What is required:
Edit the records from the start through the line that contains "4.53 metres", both ends included, replacing "green shrub" with "green bush" and changing nothing else. Reproduce only those lines.

(Scene-based spatial questions)
═══

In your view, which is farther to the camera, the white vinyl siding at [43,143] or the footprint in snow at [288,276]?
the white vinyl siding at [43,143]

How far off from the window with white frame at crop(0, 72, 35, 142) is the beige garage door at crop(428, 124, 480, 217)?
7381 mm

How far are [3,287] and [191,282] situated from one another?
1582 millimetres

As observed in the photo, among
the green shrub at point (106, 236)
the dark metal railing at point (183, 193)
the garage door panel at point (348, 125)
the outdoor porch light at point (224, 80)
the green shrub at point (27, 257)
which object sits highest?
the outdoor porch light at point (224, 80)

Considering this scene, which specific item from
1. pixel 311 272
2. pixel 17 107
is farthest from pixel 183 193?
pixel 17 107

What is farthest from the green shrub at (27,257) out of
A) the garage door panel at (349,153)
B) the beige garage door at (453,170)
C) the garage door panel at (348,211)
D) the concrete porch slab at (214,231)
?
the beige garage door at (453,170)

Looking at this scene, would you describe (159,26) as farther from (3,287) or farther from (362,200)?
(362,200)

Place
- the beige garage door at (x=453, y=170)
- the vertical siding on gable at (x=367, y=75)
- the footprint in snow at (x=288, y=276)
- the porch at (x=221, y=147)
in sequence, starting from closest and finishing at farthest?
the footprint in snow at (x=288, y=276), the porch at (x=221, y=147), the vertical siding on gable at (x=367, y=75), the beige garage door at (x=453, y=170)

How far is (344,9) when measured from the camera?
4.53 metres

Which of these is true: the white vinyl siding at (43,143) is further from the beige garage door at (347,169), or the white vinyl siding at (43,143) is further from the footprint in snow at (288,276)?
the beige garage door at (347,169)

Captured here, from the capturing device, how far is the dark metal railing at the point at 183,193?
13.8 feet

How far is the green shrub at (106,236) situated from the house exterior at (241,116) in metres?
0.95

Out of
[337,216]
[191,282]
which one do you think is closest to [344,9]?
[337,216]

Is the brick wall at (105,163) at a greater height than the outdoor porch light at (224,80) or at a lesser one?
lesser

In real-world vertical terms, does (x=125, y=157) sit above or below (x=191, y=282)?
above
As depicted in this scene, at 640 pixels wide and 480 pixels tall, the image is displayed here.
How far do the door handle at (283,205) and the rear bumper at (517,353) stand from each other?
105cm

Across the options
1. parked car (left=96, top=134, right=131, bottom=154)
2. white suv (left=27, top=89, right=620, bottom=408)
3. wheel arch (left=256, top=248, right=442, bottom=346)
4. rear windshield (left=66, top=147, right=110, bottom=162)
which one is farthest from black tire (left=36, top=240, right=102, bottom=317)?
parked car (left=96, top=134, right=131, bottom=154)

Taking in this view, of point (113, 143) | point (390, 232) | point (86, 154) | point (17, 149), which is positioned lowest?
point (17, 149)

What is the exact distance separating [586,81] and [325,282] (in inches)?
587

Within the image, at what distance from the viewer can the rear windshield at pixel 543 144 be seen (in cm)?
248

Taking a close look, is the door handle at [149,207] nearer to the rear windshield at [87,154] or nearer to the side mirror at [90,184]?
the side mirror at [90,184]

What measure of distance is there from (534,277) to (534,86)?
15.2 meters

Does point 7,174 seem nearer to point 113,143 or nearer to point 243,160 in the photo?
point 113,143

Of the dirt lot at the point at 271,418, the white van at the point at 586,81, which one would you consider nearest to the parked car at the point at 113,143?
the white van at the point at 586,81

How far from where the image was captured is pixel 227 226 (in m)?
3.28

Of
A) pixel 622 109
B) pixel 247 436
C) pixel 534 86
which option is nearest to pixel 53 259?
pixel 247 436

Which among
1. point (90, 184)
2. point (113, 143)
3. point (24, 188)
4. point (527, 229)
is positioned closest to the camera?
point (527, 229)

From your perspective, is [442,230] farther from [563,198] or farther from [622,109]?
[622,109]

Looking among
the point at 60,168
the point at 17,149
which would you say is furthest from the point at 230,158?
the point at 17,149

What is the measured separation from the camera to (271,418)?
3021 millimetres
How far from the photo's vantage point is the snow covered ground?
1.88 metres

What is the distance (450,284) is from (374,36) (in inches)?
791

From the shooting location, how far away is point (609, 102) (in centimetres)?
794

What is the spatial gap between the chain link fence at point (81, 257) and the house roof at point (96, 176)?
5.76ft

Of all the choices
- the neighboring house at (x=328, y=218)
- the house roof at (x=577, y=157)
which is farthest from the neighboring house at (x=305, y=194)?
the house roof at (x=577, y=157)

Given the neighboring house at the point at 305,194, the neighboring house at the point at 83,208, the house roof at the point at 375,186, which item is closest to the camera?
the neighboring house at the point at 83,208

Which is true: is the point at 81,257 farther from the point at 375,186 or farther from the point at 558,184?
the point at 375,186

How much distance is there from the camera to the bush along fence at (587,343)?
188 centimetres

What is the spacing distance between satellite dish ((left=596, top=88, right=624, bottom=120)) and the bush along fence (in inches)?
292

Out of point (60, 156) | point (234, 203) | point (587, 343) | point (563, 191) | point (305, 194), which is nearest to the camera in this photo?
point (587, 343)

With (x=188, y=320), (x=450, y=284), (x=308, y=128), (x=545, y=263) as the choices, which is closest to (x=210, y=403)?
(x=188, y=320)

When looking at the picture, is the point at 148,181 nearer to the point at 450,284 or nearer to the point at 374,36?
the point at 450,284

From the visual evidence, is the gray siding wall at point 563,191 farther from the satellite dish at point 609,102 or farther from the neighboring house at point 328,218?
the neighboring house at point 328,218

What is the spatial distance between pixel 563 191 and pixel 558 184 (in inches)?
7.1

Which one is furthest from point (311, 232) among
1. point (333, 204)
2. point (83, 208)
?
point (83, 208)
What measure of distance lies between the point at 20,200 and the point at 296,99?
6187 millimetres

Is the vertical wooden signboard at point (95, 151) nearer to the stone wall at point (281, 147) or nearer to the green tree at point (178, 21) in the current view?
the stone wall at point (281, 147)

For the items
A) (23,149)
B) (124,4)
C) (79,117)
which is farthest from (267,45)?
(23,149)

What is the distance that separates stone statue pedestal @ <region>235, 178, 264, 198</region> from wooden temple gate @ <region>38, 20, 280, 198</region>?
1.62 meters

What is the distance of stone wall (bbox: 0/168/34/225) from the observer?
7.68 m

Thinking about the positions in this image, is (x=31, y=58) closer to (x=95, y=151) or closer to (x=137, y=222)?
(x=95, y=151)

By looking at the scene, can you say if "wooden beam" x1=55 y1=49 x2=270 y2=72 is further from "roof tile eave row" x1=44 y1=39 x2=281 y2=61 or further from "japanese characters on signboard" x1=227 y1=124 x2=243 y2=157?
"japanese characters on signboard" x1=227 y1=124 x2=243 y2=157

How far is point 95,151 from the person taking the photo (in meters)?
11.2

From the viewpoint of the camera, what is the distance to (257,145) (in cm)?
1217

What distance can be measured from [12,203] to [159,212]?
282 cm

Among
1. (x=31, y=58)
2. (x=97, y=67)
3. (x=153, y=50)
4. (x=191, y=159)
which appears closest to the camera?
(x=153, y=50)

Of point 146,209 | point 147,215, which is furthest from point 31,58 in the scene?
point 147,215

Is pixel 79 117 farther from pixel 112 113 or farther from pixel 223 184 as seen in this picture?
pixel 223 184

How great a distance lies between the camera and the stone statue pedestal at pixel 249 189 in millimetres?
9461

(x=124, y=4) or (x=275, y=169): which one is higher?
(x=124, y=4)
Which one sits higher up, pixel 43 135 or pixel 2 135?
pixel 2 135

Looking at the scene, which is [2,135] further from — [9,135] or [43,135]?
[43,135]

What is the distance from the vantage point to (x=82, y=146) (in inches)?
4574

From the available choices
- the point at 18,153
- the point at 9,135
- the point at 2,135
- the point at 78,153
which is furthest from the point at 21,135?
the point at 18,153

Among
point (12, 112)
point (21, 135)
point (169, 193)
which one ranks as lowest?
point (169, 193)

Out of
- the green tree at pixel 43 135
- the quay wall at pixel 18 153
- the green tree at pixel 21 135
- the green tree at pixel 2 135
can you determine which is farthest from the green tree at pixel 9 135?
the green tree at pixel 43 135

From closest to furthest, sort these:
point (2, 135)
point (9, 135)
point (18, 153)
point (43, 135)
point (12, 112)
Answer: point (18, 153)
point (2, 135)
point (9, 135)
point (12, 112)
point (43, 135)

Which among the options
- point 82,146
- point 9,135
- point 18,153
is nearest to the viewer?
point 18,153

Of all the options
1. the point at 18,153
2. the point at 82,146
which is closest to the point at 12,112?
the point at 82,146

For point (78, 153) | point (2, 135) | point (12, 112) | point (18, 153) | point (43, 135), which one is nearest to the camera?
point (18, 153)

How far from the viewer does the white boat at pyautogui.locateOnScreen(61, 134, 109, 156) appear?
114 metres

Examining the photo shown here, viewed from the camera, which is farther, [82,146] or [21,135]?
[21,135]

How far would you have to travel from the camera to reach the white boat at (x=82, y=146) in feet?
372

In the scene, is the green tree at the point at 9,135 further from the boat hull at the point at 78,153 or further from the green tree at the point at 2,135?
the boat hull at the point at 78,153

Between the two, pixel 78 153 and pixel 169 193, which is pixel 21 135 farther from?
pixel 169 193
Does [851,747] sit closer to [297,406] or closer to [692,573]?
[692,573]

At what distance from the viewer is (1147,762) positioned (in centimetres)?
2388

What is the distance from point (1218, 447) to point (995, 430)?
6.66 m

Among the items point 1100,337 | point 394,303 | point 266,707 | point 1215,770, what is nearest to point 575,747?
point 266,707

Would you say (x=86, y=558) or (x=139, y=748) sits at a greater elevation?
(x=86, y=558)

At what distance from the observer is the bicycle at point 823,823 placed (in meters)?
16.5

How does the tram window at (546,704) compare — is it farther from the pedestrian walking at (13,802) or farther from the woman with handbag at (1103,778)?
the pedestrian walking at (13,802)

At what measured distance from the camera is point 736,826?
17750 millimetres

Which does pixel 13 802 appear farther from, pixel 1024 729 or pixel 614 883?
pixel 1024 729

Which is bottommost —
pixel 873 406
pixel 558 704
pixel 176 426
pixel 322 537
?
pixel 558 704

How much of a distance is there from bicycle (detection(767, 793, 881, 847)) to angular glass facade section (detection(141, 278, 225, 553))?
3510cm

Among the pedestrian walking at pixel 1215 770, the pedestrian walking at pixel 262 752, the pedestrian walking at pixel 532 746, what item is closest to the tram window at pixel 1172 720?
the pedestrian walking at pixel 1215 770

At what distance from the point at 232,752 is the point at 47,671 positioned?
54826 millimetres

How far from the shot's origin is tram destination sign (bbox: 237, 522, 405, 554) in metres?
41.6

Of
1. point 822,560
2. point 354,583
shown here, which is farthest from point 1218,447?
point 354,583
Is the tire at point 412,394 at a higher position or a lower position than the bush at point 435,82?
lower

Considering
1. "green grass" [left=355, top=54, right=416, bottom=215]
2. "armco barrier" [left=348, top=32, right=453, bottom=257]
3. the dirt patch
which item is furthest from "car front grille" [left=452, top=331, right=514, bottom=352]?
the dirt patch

═══

Answer to the task:
In your view, which is farther to the camera, the white vinyl siding at [43,143] or the footprint in snow at [288,276]?
the white vinyl siding at [43,143]

How far off from the window with white frame at crop(0, 72, 35, 142) is the beige garage door at crop(428, 124, 480, 217)?
7381 mm

How far are [3,287] and [191,282] situated from one another?
1582 millimetres

As observed in the photo, among
the green bush at point (106, 236)
the dark metal railing at point (183, 193)
the garage door panel at point (348, 125)
the outdoor porch light at point (224, 80)
the green bush at point (27, 257)
which object sits highest?
the outdoor porch light at point (224, 80)

Considering this scene, which specific item from
1. pixel 311 272
2. pixel 17 107
is farthest from pixel 183 193?
pixel 17 107

What is farthest from the green bush at (27,257) out of
A) the garage door panel at (349,153)
B) the beige garage door at (453,170)
C) the garage door panel at (348,211)
D) the concrete porch slab at (214,231)
?
the beige garage door at (453,170)

Looking at this scene, would you describe (159,26) as farther from (3,287) or farther from (362,200)?
(362,200)

Place
- the beige garage door at (x=453, y=170)
- the vertical siding on gable at (x=367, y=75)
- the footprint in snow at (x=288, y=276)
- the porch at (x=221, y=147)
in sequence, starting from closest and finishing at farthest?
the footprint in snow at (x=288, y=276), the porch at (x=221, y=147), the vertical siding on gable at (x=367, y=75), the beige garage door at (x=453, y=170)

How far is (344,9) when measured from the camera?
4.53 metres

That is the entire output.